Chapter 4: The Mirror of Creation

The depths of the Nexus were silent, but it wasn’t a comforting silence. This quiet carried tension, as though concealing secrets waiting to erupt. Melania held the Nexus of Balance, feeling its energy pulse faintly in her hands, spreading through her body as if testing her resolve.

“Are you sure we should do this here?” Kairen asked, glancing uneasily at the dim glow emanating from the Nexus’s core. His voice was muffled, swallowed by the surrounding emptiness.

Melania took a deep breath, forcing herself to remain composed.

“Balance cannot be found by avoiding the truth. If we want to understand what’s wrong with our Eternity, we must face its heart.”

Endar stood slightly apart, silent. His gaze was fixed on the Nexus, but his expression betrayed more than simple curiosity. He knew this sphere could reveal more than they were ready to face.

“Then we begin,” he finally said.

Melania nodded and raised the Nexus above her head. The sphere flared to life, blinding them with its radiance. The space around them twisted — threads of light and shadow, woven into the fabric of the Nexus, came alive, spiraling around them in an illusion of infinite motion.

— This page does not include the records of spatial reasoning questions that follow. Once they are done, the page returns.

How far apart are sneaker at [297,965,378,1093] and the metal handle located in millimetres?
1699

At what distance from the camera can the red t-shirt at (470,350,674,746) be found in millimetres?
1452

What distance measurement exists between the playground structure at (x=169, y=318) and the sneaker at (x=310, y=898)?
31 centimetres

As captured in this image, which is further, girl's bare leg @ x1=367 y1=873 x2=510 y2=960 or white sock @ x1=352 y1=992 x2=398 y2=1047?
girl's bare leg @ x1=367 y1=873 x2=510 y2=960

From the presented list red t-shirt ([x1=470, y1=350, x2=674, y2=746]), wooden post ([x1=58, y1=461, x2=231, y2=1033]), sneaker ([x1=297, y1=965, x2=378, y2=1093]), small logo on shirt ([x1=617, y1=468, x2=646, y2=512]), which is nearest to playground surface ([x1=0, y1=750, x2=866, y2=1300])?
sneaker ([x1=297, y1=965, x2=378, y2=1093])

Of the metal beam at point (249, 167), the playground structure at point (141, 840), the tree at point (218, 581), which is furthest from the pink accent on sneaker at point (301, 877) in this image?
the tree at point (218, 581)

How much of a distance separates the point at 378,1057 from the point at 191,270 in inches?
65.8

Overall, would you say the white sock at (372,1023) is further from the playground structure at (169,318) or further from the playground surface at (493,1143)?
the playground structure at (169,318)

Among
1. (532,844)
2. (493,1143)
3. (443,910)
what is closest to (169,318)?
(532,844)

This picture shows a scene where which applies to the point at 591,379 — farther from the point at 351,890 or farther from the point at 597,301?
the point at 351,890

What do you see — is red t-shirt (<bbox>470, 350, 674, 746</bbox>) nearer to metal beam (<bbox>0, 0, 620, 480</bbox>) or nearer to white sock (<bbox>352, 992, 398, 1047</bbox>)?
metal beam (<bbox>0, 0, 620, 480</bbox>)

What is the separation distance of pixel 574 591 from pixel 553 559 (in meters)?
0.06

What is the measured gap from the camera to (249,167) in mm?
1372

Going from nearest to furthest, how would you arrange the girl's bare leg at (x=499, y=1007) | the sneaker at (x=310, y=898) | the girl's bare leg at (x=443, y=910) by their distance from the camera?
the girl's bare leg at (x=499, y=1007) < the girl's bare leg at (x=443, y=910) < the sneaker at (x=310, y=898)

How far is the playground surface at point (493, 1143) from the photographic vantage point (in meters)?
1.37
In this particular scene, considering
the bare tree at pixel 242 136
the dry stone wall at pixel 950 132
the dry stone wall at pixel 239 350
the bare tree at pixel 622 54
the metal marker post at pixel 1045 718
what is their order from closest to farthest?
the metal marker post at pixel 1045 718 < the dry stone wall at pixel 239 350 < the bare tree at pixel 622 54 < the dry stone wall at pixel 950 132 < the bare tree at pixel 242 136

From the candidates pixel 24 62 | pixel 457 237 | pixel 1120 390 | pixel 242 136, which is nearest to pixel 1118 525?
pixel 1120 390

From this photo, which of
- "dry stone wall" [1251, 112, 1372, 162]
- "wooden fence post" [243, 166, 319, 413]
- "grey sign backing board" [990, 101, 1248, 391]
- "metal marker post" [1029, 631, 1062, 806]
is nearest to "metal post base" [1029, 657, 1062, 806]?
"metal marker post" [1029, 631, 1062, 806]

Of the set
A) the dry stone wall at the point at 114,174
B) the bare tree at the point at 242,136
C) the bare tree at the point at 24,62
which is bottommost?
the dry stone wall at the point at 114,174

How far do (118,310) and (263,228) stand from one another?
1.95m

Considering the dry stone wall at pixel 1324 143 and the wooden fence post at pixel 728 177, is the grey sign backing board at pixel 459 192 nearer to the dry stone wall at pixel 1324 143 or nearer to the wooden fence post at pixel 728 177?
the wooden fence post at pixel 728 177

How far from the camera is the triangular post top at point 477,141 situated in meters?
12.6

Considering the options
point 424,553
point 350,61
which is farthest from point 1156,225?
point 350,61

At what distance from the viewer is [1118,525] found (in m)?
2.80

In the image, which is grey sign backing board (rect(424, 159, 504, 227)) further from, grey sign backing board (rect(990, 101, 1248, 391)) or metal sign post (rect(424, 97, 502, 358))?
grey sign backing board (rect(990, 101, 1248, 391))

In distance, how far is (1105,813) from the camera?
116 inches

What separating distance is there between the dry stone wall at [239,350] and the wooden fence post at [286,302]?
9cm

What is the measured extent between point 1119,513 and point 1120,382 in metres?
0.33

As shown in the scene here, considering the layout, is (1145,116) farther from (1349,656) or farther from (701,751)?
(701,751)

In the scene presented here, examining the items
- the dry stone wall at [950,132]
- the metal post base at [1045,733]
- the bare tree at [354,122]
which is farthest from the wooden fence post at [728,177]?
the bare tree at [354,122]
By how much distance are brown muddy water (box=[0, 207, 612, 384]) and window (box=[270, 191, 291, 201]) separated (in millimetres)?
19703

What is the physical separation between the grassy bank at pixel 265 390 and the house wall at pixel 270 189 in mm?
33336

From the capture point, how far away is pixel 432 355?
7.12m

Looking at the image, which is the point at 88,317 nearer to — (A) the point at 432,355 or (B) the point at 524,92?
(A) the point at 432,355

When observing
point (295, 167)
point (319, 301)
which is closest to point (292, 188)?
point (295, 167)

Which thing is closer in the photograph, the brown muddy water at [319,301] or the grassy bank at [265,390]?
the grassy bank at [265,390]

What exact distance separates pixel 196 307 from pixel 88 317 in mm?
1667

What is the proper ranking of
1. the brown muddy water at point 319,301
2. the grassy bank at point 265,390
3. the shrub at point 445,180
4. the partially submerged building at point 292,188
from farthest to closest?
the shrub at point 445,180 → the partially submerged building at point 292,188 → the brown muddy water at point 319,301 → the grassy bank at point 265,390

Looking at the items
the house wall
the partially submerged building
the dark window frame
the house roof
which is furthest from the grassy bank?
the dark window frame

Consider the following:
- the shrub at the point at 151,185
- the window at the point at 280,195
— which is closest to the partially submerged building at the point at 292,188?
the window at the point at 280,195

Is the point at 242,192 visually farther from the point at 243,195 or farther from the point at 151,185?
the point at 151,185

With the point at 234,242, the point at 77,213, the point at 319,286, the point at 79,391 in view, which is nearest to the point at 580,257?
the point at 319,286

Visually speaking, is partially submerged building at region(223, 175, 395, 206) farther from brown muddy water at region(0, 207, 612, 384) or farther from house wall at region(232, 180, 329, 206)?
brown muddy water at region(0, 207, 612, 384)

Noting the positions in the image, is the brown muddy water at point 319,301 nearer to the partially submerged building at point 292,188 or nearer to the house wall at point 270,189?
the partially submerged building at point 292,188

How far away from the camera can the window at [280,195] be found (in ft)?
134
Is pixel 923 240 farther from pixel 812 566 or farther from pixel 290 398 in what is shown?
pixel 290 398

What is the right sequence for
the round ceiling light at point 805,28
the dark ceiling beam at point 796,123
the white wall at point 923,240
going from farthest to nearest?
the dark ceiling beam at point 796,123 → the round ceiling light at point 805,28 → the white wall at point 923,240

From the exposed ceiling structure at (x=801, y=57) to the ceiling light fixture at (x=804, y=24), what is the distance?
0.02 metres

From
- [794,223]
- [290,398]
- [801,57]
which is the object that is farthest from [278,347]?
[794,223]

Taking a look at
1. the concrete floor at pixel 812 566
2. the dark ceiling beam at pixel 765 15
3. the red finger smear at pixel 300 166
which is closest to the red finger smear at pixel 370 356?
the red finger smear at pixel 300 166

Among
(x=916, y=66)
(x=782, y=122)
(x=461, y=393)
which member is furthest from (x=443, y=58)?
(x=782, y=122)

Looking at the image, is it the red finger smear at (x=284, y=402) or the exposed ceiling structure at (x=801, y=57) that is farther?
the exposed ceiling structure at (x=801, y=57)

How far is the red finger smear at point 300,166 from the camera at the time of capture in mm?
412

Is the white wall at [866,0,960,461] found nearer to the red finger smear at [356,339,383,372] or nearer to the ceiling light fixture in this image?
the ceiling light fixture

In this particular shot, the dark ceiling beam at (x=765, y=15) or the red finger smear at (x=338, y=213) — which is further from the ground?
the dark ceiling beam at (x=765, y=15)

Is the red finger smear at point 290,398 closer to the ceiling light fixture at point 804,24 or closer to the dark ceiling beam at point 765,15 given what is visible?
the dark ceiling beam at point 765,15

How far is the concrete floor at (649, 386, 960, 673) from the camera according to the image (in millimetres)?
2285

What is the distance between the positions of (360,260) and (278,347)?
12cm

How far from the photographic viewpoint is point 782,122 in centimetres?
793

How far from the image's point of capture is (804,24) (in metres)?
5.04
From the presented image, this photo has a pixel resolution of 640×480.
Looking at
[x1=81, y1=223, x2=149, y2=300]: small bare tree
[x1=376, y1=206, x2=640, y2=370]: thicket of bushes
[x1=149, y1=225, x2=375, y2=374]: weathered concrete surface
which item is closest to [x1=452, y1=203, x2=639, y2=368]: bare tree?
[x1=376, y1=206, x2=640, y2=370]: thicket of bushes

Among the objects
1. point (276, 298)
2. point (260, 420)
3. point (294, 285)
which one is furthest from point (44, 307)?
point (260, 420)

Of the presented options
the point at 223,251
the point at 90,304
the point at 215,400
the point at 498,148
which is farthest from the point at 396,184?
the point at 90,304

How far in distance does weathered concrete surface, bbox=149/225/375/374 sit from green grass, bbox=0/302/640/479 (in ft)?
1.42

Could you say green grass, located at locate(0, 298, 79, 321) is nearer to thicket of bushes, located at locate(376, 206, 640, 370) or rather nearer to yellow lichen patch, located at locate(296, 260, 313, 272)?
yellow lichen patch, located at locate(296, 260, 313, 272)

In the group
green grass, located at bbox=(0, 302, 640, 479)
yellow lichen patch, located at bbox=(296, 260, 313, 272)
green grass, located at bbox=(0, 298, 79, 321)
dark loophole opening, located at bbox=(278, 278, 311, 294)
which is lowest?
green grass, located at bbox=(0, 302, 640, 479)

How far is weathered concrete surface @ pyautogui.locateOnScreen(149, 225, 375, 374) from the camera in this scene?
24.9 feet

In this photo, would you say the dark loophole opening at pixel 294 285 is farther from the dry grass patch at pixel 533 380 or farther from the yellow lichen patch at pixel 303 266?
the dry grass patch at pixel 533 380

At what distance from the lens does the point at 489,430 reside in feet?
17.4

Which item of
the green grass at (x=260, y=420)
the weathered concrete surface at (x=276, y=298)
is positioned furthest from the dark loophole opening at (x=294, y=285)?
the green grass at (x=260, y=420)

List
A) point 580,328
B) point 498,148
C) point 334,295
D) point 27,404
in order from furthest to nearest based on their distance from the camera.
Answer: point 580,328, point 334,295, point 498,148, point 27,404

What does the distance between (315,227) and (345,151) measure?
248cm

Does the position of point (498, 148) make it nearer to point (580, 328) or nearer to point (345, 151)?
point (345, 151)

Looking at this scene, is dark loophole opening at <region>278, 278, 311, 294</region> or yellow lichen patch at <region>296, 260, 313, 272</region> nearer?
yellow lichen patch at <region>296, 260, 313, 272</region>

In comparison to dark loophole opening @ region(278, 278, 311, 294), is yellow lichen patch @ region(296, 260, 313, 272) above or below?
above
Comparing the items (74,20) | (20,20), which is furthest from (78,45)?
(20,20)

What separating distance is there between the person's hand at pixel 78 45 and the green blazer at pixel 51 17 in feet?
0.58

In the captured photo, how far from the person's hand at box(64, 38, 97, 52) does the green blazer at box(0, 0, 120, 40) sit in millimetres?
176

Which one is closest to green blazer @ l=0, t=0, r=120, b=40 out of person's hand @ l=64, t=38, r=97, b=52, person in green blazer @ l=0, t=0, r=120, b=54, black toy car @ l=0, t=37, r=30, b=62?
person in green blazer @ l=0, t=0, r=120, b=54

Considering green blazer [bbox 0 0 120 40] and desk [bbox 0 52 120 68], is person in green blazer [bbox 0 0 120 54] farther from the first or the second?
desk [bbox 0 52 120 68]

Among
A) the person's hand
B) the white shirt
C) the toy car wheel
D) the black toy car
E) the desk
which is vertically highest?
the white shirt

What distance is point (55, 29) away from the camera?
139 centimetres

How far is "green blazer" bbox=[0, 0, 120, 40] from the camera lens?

“What is this?” Kairen shouted, shielding his eyes with his arm.

“It’s the beginning,” Melania replied, though she was unsure of her own words.

The light grew sharper until it burst, leaving them in a place entirely detached from reality. They stood on a smooth surface resembling black glass, which reflected their every movement. Above them stretched a void, pierced only by thin threads of light twisting into infinity.

“Where are we?” Kairen asked, glancing around.

“This is the mirror of our creation,” Endar said quietly. “What Eternity truly is — stripped of pretense and masks.”

The Nexus pulsed again, and before them appeared a colossal sphere of light and shadow — the embodiment of their Eternity. But its appearance made them recoil. The sphere was fractured, its surface riddled with pulsating cracks leaking darkness.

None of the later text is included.